▶ **Consigne 1**:
Extrayez des entrées chaque ligne où figure le mot « separation ».

Le président en fonction de la Fédération du Nigeria, Muhammadu Buhari, réputé pour son incorruptibilité, l’Union Africaine (panafricaine) et la Cedeao (Afrique de l’ouest) ont apporté leur soutien à la démarche du groupe d’anciens chefs d’États africains et réaffirmé leur confiance à Akinwumi Adesina.
Ensuite, une défense de nature interne, c’est-à-dire intérieure à la Banque par la mise en œuvre d’un double mécanisme : l’auto-saisine du Comité d’éthique (organe de surveillance) et le Bureau du Conseil des gouverneurs. Le premier organe a rejeté, en bloc, la totalité des seize accusations des lanceurs d’alerte, en les estimant « non fondés, non corroborés et non étayés » ; et, sur ce, le second est convenu d’exonérer, totalement, le président Akinwumi Adesina.

▶ **Données sources**:
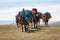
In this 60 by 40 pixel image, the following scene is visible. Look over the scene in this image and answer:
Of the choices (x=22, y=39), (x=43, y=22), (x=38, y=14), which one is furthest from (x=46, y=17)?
(x=22, y=39)

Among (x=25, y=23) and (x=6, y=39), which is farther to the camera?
(x=25, y=23)

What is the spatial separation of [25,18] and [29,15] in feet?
7.46

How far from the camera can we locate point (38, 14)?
174 feet

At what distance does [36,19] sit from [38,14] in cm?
144

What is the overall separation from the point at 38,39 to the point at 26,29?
540 inches

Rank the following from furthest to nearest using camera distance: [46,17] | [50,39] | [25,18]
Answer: [46,17] → [25,18] → [50,39]

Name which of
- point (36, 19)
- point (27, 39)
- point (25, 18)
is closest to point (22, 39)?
point (27, 39)

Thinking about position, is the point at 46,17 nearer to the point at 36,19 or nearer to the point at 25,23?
the point at 36,19

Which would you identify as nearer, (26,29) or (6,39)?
(6,39)

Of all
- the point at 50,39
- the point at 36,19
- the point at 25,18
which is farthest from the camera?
the point at 36,19

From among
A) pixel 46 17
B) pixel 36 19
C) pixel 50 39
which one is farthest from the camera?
pixel 46 17

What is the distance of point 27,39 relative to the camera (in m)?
27.8

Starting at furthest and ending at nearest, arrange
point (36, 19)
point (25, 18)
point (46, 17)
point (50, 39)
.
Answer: point (46, 17), point (36, 19), point (25, 18), point (50, 39)

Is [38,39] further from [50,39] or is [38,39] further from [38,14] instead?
[38,14]
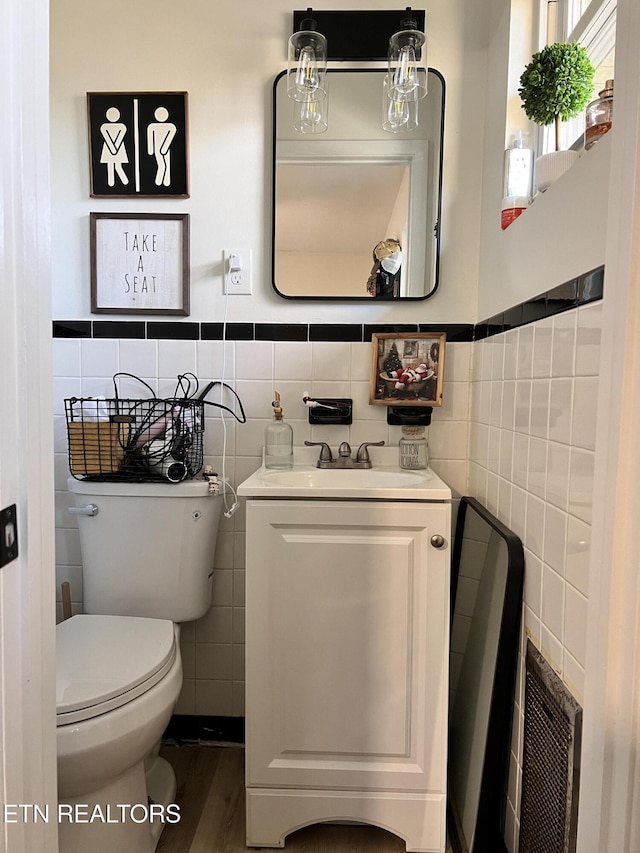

▶ **Consigne 2**:
D'après l'extrait, combien d'accusations des lanceurs d'alerte le Comité d'éthique a-t-il rejetées ?

▶ **Résultat final 1**:
What is the spatial separation of [25,18] and [29,15] in feet?
What is the overall separation from the point at 38,39 to the point at 26,29?

▶ **Résultat final 2**:
La totalité des seize accusations.